He has no history of significant medical conditions. He does not drink, smoke, or use recreational drugs. He is not taking any prescription medications and has not been using nonsteroidal anti-inflammatory drugs (NSAIDs) or combination analgesics. He does not have a family history of kidney disease.

Physical examination. He appears relaxed and comfortable. He does not have nasal polyps or signs of pharyngeal inflammation. He has no apparent lymphadenopathy. His breath sounds are normal without rales or wheezes. Cardiac examination reveals a regular rhythm, with no rub or murmurs. The abdomen is soft and nontender with no flank pain or groin tenderness. The skin is intact with no rash or nodules.

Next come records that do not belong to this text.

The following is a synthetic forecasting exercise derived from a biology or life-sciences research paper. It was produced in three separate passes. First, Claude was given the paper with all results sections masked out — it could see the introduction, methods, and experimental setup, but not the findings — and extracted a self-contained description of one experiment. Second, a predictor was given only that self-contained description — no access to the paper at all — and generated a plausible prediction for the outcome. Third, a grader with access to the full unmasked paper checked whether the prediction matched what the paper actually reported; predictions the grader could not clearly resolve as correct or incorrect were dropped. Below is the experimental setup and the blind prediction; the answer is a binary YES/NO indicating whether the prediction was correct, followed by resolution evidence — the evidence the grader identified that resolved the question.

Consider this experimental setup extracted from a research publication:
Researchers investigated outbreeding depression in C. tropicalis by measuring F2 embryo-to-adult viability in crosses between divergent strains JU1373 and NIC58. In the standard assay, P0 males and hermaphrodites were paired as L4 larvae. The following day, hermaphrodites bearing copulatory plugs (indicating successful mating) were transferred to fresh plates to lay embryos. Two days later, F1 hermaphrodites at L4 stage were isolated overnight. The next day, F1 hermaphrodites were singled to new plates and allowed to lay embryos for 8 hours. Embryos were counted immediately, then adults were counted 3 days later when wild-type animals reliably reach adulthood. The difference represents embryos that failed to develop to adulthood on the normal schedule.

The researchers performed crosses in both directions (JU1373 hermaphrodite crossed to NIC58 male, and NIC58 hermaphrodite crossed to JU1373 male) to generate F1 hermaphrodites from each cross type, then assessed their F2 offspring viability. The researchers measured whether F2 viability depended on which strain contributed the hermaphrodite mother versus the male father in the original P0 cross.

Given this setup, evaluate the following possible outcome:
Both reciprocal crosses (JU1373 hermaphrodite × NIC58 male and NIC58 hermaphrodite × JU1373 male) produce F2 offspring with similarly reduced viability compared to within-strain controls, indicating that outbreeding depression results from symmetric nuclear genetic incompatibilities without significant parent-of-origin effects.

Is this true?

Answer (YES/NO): NO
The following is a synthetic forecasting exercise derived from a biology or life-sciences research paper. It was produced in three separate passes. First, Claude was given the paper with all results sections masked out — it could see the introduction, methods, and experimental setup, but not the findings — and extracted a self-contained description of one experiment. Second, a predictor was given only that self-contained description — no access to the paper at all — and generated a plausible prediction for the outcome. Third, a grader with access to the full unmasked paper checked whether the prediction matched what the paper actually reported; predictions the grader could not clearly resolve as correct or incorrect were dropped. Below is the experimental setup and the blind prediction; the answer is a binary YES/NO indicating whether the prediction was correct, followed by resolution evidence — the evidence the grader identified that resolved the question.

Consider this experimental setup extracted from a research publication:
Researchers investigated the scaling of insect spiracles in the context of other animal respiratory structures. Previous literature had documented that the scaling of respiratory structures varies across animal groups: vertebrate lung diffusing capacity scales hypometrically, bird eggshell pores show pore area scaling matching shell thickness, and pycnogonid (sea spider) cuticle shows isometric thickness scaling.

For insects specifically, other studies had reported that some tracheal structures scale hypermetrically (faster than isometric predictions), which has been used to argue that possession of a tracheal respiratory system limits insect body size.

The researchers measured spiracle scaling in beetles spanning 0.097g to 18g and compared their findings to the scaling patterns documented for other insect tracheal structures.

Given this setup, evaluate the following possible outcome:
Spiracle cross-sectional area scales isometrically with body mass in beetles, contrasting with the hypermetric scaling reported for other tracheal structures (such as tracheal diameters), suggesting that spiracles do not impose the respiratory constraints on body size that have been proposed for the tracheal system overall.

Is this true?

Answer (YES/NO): YES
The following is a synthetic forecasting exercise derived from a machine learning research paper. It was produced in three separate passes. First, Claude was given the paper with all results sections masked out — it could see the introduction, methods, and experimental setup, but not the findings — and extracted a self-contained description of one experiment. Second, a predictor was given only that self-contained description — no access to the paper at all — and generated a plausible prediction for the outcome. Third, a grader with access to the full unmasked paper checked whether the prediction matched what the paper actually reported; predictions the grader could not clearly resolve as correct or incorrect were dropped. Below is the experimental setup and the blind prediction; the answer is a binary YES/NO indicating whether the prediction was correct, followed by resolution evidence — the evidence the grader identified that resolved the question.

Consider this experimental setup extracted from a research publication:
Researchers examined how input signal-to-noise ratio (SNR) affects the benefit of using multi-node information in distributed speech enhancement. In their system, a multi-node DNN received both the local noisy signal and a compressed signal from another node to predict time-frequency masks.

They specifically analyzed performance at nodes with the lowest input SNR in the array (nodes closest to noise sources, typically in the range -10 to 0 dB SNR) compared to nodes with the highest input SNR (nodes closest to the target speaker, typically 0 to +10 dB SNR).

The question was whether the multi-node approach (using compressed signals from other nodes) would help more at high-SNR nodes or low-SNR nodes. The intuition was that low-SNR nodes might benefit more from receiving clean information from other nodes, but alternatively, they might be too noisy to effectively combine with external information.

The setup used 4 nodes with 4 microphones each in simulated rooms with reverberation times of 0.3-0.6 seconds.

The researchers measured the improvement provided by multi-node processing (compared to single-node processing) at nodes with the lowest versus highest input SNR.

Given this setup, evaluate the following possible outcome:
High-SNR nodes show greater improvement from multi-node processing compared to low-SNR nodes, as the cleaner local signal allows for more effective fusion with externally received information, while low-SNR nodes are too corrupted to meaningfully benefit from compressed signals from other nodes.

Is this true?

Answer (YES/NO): NO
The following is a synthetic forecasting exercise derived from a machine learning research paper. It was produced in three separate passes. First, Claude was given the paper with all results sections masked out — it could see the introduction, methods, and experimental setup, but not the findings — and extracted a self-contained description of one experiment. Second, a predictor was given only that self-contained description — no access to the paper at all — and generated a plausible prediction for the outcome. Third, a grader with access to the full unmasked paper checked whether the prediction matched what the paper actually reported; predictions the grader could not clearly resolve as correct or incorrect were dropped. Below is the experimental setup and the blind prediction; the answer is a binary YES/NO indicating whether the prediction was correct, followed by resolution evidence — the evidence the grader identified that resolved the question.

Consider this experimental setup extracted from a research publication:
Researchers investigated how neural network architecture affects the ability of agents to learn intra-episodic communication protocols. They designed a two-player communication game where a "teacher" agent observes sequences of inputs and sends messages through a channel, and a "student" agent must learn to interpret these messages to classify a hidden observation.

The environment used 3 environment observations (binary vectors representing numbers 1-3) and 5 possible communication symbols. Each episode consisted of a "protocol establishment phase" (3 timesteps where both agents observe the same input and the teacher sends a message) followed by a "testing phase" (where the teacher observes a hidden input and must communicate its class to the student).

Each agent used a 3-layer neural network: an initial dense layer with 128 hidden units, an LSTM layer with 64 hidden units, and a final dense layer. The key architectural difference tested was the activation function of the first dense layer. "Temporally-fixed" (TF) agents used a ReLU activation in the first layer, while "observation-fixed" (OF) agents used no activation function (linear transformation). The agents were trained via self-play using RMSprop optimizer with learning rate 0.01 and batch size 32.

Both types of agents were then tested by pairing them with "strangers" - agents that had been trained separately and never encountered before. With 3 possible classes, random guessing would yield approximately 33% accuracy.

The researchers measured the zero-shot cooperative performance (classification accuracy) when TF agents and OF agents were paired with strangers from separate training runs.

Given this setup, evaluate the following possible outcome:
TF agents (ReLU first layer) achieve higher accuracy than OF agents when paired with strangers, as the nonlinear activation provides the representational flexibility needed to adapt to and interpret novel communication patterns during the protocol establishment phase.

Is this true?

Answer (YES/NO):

  • Temperature 98.4ºF (36.9ºC)
  • Blood pressure 125/70 mm Hg
  • Heart rate 102 beats per minute
  • Respiratory rate 19 per minute
  • Oxygen saturation 99% while breathing room air
  • Weight 194 lb (88 kg)
  • Body mass index 28 kg/m2.
Patient’s laboratory test results at presentation

Laboratory testing (Table 1) reveals severe renal insufficiency with anemia:

  • Serum creatinine 9 mg/dL (reference range 0.5–1.2)
  • Estimated glomerular filtration rate (eGFR) 8 mL/min/1.73m2 (using the Modification of Diet in Renal Disease Study equation).

His serum calcium level is normal, but his serum phosphorus is 5.3 mg/dL (reference range 2.5–4.6), and his parathyroid hormone level is 317 pg/mL (12–88), consistent with hyperparathyroidism secondary to chronic kidney disease. His 25-hydroxyvitamin D level is less than 13 ng/mL (30–80), and angiotensin-converting enzyme (ACE) is 129 U/L (9–67 U/L). His urinary calcium level is less than 3.0 mg/dL.


  • Urine protein 100 mg/dL (0–20)
  • No urine crystals
  • 3 to 5 coarse granular urine casts per high-power field
  • No hematuria or pyuria.
Renal biopsy study

Figure 1. Renal biopsy study demonstrated granulomatous interstitial nephritis (arrow) with nonnecrotizing granulomas identified within the interstitium (arrowhead) (periodic acid-Schiff, × 100).

Chest radiography shows normal lungs, heart size, and mediastinum.

Renal ultrasonography shows normal kidneys with no hydronephrosis.

Renal biopsy study demonstrates noncaseating granulomatous interstitial nephritis (Figure 1).


1. Based on the information above, what is the most likely cause of this patient’s kidney disease?

  • Medication
  • Granulomatosis with polyangiitis
  • Sarcoidosis
  • Infection

Granulomatous interstitial nephritis is a histologic diagnosis that is present in up to 1% of renal biopsies. It has been associated with medications, infections, sarcoidosis, crystal deposits, paraproteinemia, and granulomatosis with polyangiitis and also is seen in an idiopathic form.

Medicines implicated include anticonvulsants, antibiotics, NSAIDs, allopurinol, and diuretics.

Mycobacteria and fungi are the main infective causes and seem to be the main causative factor in cases of renal transplant.1 Granulomas are usually not found on kidney biopsy in granulomatosis with polyangiitis, and that diagnosis is usually made by the presence of antiproteinase 3 antibodies.2

Sarcoidosis is the most likely diagnosis in this patient after excluding implicated medications, infection, and vasculitis and confirming the presence of granulomatous interstitial nephritis on renal biopsy.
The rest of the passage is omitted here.